Being Doris’ friend meant that you were always on the receiving end of many thoughtful gifts, notes and cards in acknowledgement of some occasion. There was always an interest in you as a person and a way of letting you know how much she valued your friendship. She was always positive. She had the ability to instinctively size up people and situations correctly, but I never heard her make a negative comment about anyone - sarcasm and the put-down were not in her vocabulary. However, she could be objectively critical when it came to professional performance and she was a master at evaluating teacher or administrator. 
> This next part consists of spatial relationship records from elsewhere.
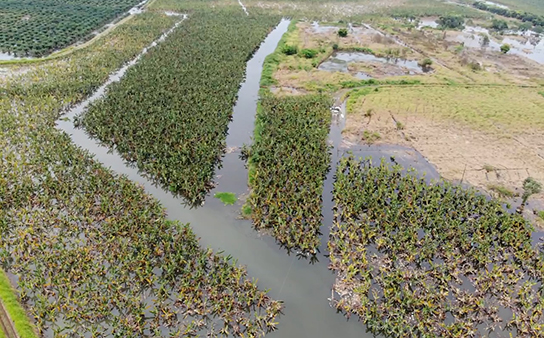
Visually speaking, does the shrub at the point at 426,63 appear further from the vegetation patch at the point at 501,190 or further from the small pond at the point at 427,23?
the vegetation patch at the point at 501,190

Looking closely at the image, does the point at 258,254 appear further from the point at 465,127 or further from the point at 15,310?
the point at 465,127

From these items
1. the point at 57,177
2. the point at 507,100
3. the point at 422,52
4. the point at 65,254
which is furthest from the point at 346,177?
the point at 422,52

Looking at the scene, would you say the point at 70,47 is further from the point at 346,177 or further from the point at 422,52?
the point at 422,52

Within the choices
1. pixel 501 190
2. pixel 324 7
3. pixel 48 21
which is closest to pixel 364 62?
pixel 501 190

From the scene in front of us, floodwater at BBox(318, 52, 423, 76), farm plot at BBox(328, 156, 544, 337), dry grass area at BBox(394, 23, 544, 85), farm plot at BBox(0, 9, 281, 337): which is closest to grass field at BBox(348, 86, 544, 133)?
dry grass area at BBox(394, 23, 544, 85)

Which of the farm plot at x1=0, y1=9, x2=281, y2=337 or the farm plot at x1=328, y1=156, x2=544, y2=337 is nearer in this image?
the farm plot at x1=0, y1=9, x2=281, y2=337

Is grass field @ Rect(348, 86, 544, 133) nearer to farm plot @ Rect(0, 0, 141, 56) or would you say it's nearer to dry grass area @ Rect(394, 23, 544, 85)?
dry grass area @ Rect(394, 23, 544, 85)
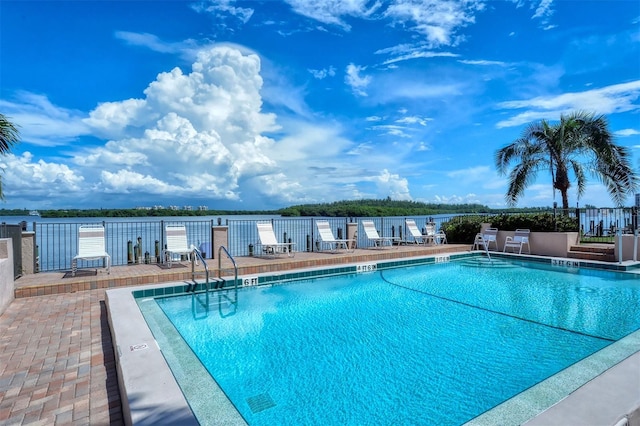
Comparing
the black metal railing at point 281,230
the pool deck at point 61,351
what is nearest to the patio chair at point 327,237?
the black metal railing at point 281,230

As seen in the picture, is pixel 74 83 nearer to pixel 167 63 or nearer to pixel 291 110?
pixel 167 63

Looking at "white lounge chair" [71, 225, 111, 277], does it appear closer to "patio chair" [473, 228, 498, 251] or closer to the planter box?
"patio chair" [473, 228, 498, 251]

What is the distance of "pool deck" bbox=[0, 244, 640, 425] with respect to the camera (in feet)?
7.48

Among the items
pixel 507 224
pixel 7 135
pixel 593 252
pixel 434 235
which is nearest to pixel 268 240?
pixel 7 135

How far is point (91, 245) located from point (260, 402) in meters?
6.26

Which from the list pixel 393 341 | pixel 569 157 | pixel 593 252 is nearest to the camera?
pixel 393 341

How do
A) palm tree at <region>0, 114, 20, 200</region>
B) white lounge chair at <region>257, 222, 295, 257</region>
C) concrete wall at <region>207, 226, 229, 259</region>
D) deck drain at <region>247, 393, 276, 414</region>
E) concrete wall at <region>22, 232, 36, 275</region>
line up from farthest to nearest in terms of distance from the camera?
1. white lounge chair at <region>257, 222, 295, 257</region>
2. concrete wall at <region>207, 226, 229, 259</region>
3. concrete wall at <region>22, 232, 36, 275</region>
4. palm tree at <region>0, 114, 20, 200</region>
5. deck drain at <region>247, 393, 276, 414</region>

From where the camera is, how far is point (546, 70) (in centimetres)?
→ 1204

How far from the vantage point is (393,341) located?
425cm

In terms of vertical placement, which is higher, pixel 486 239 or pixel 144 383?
pixel 486 239

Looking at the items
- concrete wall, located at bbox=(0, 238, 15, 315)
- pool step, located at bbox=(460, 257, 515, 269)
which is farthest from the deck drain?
pool step, located at bbox=(460, 257, 515, 269)

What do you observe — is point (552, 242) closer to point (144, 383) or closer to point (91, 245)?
point (144, 383)

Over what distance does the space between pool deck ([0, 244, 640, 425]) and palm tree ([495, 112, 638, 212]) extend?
1153cm

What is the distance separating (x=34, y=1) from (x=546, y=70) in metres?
16.1
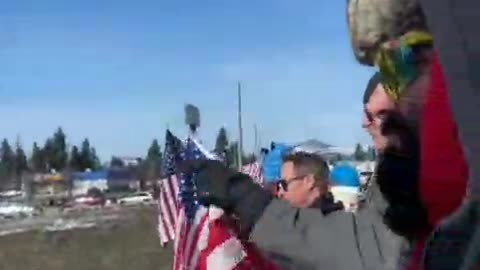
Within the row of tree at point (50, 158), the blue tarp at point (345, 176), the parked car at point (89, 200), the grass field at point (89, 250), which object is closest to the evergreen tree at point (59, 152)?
the row of tree at point (50, 158)

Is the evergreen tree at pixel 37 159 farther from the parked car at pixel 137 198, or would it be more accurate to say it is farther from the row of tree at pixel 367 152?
the row of tree at pixel 367 152

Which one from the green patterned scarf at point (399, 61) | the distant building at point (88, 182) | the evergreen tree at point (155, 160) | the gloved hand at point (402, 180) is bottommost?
the distant building at point (88, 182)

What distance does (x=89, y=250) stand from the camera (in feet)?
88.6

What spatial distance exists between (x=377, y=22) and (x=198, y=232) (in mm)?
3035

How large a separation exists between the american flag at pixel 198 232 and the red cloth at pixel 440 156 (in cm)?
140

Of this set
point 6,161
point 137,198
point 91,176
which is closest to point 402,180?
point 137,198

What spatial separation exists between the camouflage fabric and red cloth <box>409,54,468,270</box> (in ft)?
0.52

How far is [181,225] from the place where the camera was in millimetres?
4867

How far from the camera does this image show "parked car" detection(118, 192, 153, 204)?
72.8m

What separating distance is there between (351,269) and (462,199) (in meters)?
1.10

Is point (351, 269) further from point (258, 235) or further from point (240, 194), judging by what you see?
point (240, 194)

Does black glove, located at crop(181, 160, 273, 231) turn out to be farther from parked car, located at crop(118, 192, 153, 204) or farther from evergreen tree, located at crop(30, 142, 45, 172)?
evergreen tree, located at crop(30, 142, 45, 172)

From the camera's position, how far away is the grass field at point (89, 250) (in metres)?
22.0

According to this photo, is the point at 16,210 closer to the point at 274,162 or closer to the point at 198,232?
the point at 274,162
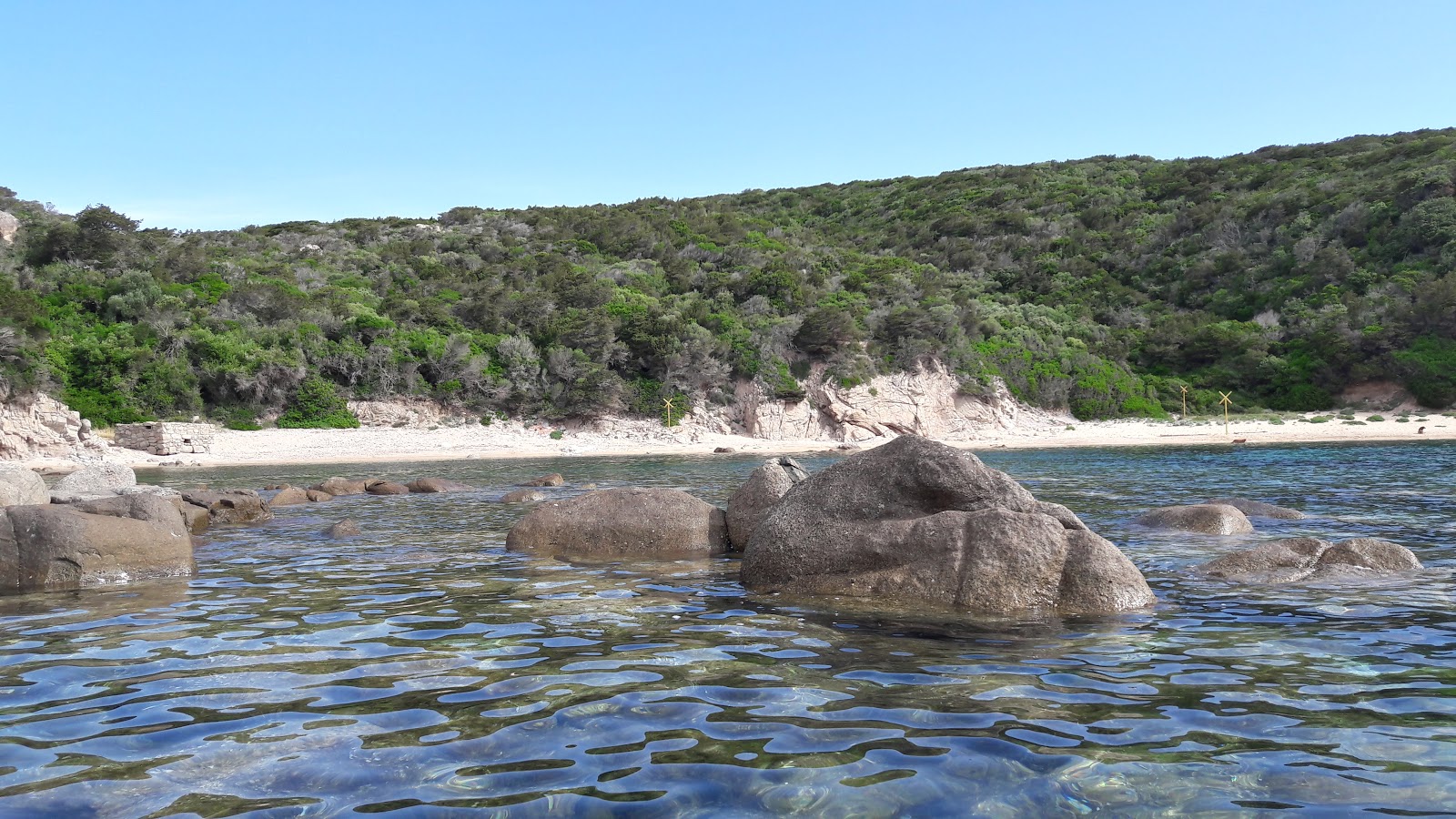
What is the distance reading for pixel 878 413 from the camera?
4816cm

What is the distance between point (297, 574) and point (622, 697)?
643 centimetres

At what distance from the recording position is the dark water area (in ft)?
12.2

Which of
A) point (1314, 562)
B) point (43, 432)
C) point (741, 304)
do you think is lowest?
point (1314, 562)

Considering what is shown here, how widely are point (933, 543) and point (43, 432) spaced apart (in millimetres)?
38873

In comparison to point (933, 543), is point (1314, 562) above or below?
below

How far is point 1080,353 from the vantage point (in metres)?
54.5

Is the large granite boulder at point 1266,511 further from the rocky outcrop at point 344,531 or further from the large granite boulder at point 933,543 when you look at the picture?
the rocky outcrop at point 344,531

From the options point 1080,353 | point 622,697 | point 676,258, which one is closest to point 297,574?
point 622,697

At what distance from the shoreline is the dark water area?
3057 centimetres

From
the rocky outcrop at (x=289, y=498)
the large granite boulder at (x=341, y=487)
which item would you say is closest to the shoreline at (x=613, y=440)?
the large granite boulder at (x=341, y=487)

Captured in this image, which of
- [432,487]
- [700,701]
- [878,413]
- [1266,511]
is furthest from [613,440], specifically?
[700,701]

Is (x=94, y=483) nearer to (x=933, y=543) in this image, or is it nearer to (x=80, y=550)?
(x=80, y=550)

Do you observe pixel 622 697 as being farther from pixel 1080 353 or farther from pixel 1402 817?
pixel 1080 353

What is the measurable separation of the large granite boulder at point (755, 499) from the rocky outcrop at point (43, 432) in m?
33.8
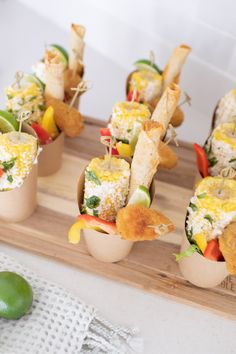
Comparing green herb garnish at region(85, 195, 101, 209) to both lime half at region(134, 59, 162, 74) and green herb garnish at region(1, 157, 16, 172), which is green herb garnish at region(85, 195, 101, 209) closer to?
green herb garnish at region(1, 157, 16, 172)

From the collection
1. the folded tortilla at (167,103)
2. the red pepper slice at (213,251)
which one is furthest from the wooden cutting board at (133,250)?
the folded tortilla at (167,103)

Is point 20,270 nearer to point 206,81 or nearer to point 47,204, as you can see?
point 47,204

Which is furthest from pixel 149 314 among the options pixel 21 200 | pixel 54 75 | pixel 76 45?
pixel 76 45

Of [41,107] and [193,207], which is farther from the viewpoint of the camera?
[41,107]

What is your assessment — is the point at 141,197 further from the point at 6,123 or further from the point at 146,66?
the point at 146,66

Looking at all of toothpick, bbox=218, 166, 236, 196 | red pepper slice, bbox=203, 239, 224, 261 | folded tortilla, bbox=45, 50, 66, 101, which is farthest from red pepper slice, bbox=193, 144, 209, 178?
folded tortilla, bbox=45, 50, 66, 101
Doris mentioned the connections, the “mosaic” of friends she saw in New York. She believed whole-heartedly in the value of networking. She always saw the connections and the possibilities for furthering her goals of expanding literacy and having all students become lifelong readers. Two weeks ago I told her a whole new network of friends had been created around her that had bonded; had made connections to offer love and support. That brought some tears and a smile and she wrote, “Circle of Life”, her theme. 

In closing, there are two images of Doris that will remain forever in my mind. One is her radiance and joy at the Doris Dillon Center dinner and the visit to Columbia Teachers College. The other occurred on what proved to be her last visit to Williams School early in June. I was working in the media center with other volunteers. It was a mess, boxes all over, personal items and books being packed in preparation for the school renovation. Due to the noise of construction equipment outside, I did not hear Doris come into the room and, of course, she couldn’t say anything. I looked up to see her walking into the room, stepping gingerly around objects on the floor. She was a stunning sight. She had on a bright yellow cotton dress with matching jacket, sunglasses on her eyes and a gorgeous Doris Dillon smile on her face. I stood momentarily transfixed. She was a sunbeam stealing into the room and into our hearts and minds, the perfect metaphor, Miss Sunshine.